DOCUMENT:
'''

Présentation de la soirée
Catherine Breillat est venue débattre avec le public lors de la projection de son dernier film "Parfait amour !" (1996) dans le cadre des 8e Rencontres Cinématographiques de Seine-Saint-Denis, le mardi 25 novembre 1997 à l’Espace Ciné d’Epinay-sur-Seine.

Ce film a surpris le maigre public qui s’est déplacé pour voir ce merveilleux long métrage inspiré d’une histoire vraie. La cinéaste est présentée par la directrice du cinéma.

Le débat commence par l’intervention de Catherine Breillat :

“De Carla est l’aîné et qui avait interviewé l’assassin qui avait commis un crime. Un crime semblable que je me suis inspirée parce qu’en particulier au début de l’émission, il commençait le générique du début, il y avait la reconstitution du crime, et cette reconstitution, elle avait été filmée en vrai par les gendarmes. Et donc ça m’avait beaucoup frappée, parce que c’est une chose qu’on lit tout le temps dans les journaux comme ça, qu’un crime va être reconstitué. On a l’impression que c’est quelque chose de mystérieux, et qui doit apporter des éclaircissements vers la vérité et la justice.

'''

ENTRÉES:
'''

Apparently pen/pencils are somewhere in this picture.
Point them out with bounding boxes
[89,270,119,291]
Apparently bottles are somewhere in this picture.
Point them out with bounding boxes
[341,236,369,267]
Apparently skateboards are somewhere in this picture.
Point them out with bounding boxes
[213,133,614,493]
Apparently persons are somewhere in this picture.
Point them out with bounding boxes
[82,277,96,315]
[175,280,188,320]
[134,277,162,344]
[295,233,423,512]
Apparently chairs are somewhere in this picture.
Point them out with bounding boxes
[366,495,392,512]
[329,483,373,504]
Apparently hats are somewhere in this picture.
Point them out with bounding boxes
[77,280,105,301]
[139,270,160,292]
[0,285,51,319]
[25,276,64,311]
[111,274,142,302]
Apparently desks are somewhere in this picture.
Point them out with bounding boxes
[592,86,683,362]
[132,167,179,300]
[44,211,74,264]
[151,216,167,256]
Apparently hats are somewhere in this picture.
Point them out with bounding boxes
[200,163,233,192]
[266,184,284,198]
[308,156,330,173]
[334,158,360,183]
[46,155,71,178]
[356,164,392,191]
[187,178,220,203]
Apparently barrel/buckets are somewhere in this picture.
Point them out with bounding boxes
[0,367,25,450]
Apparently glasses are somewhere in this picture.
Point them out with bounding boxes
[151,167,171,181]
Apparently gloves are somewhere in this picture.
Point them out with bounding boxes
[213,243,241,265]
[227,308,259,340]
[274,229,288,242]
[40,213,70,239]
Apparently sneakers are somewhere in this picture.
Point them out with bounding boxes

'''

CONSIGNE 1:
Dans le compte rendu de la soirée avec Catherine Breillat, dans quelle salle a eu lieu la projection de « Parfait amour ! » ?
CONSIGNE 2:
Rédigez la suite du compte rendu du débat avec Catherine Breillat après sa dernière phrase.

RÉPONSE FINALE 1:
À l’Espace Ciné d’Epinay-sur-Seine.

RÉPONSE FINALE 2:
Et quand on voyait cette reconstitution filmée, d’abord on se rend compte que tout ce qui passe par le film, par la mise en scène, qu’en conséquence il y avait une jeune femme, comme ça, juge d’instruction qui était accrochée à ses procès verbaux et qui savait pas faire de la mise en scène, d’autant plus qu’elle avait une sorte d’horreur de cet assassin, et donc comme il comprenait pas le crime, la seule chose qu’il voulait, c’était des gestes qu’étaient absurdes, parce que ils étaient dénués de tout sens émotionnel. On avait l’impression que c’était pas une reconstitution pour connaître la vérité, mais une reconstitution pour bien se dire que ce garçon était un monstre, et que rien de tout ça ne pouvait ressembler à quelque chose qui pouvait toucher une personne normale ou un couple normal.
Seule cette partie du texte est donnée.